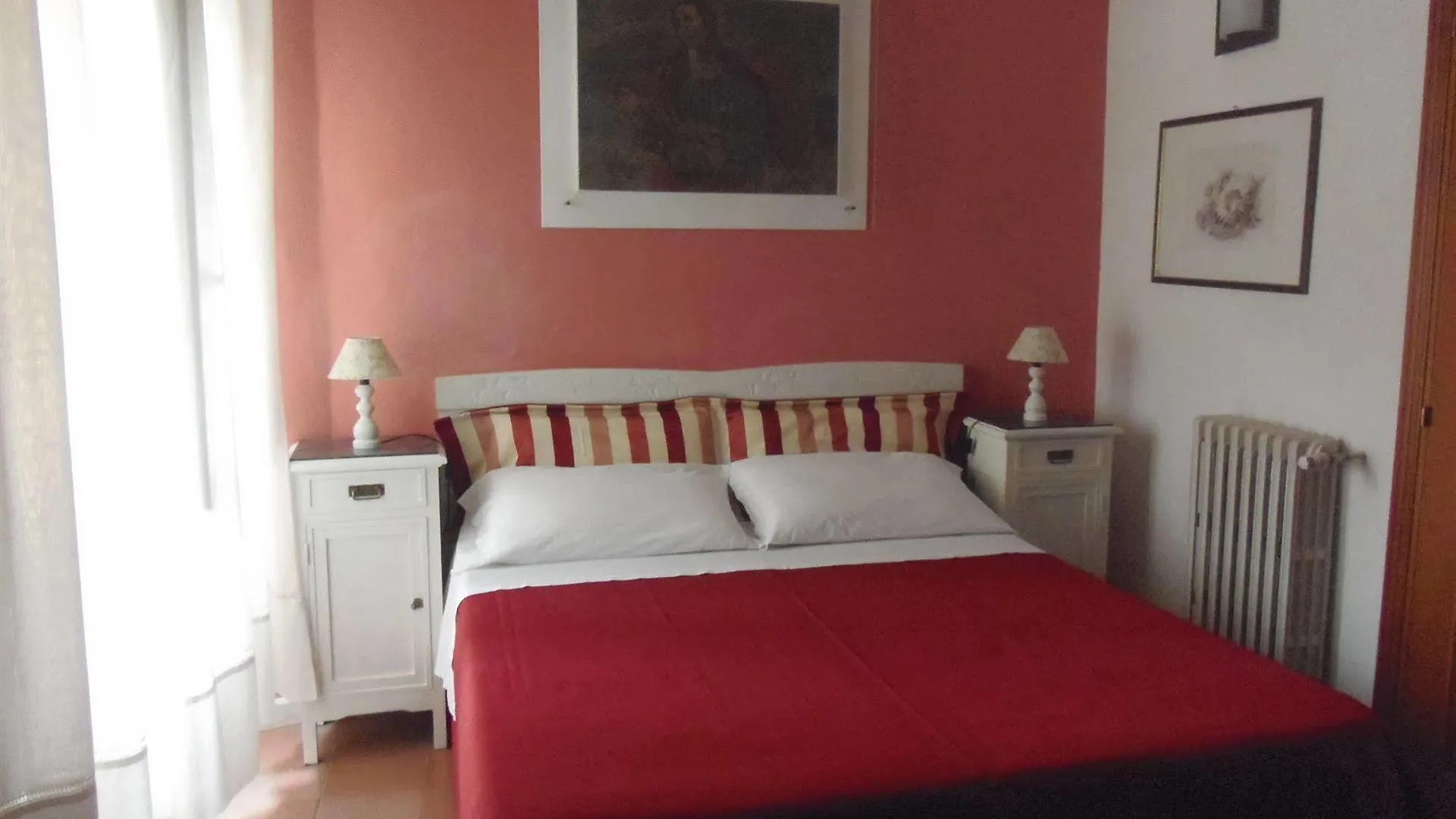 Hotel Morlacchi Perugia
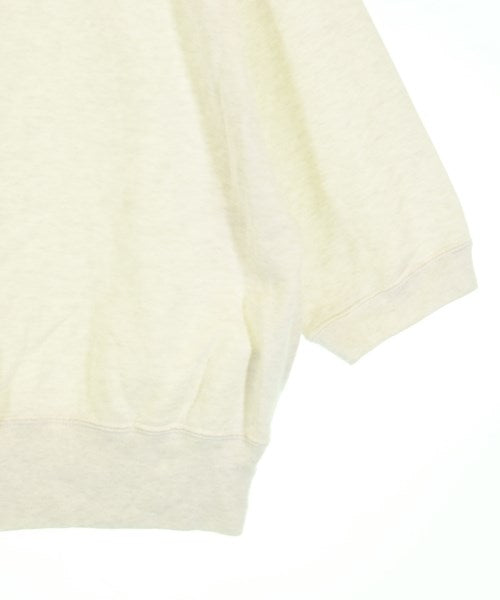 AURALEE เสื้อสเวตเตอร์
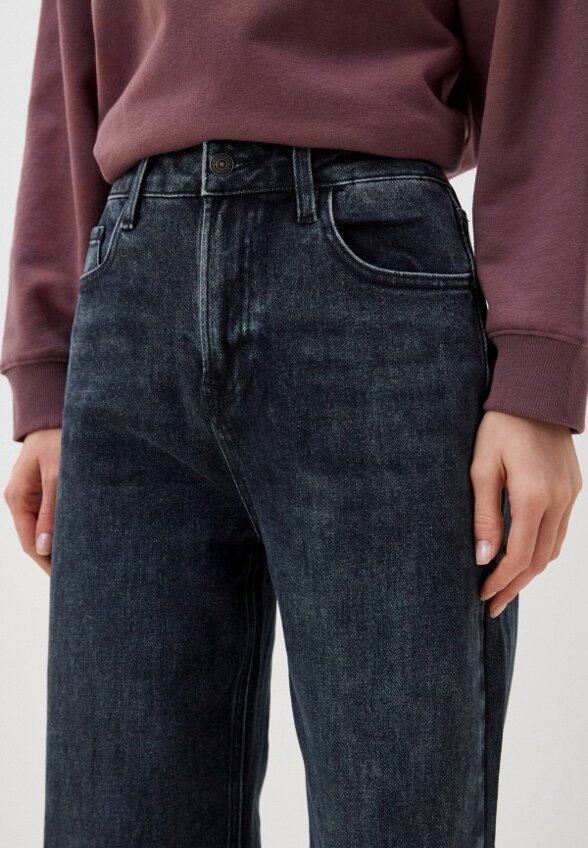 Джинсы Mossmore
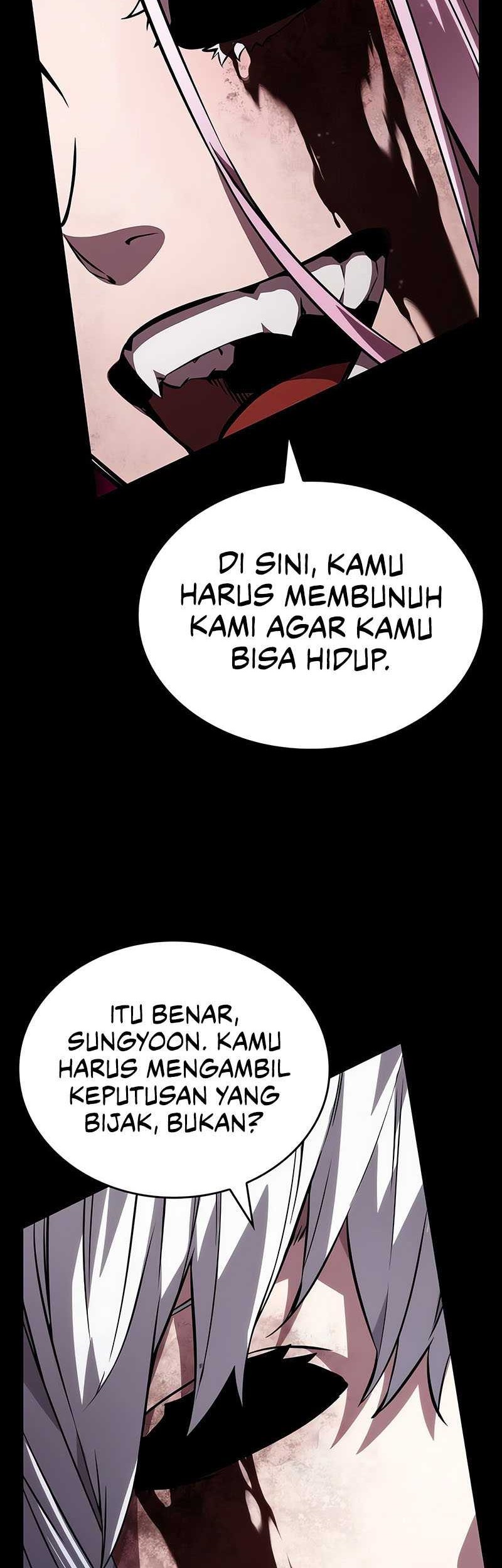 Boundless Necromancer Chapter 121 Gambar 5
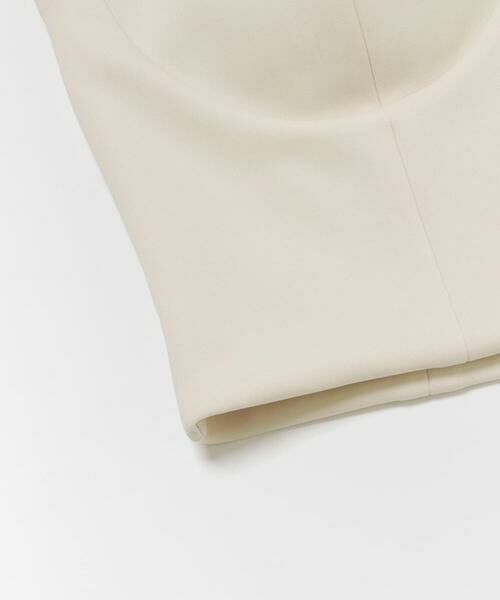 URBAN RESEARCH / アーバンリサーチ キャミソール・チューブトップ | ambiguous　Stretch Bustier | 詳細20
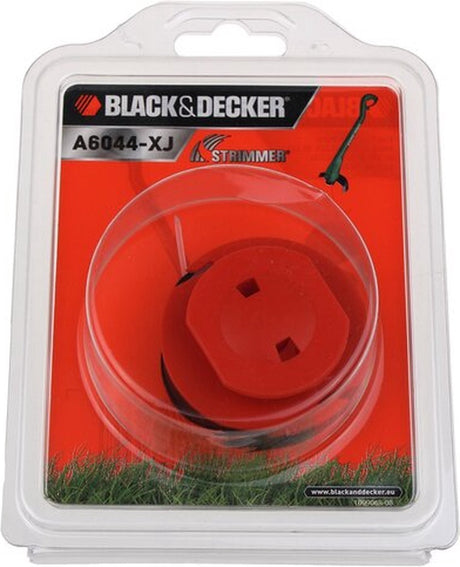 Black+decker coil + wire - a6044-xj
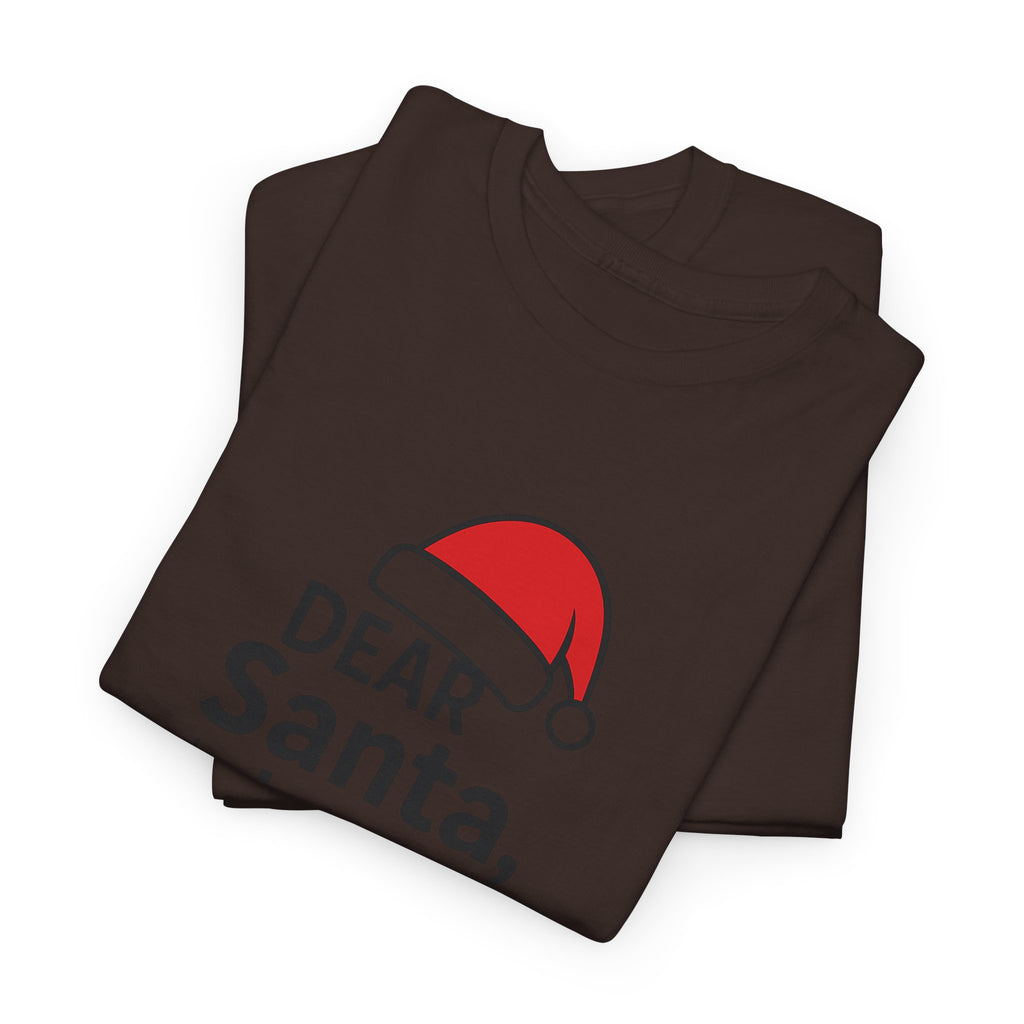 I can Sleigh Better Gildan T-Shirt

- **Your task**
Swap "T-Shirt" for "Hoodie" and write out the text of every row with nothing else changed. Leave the pictures out.

- **Output for this exercise**
 Hotel Morlacchi Perugia
 AURALEE เสื้อสเวตเตอร์
 Джинсы Mossmore
 Boundless Necromancer Chapter 121 Gambar 5
 URBAN RESEARCH / アーバンリサーチ キャミソール・チューブトップ | ambiguous　Stretch Bustier | 詳細20
 Black+decker coil + wire - a6044-xj
 I can Sleigh Better Gildan Hoodie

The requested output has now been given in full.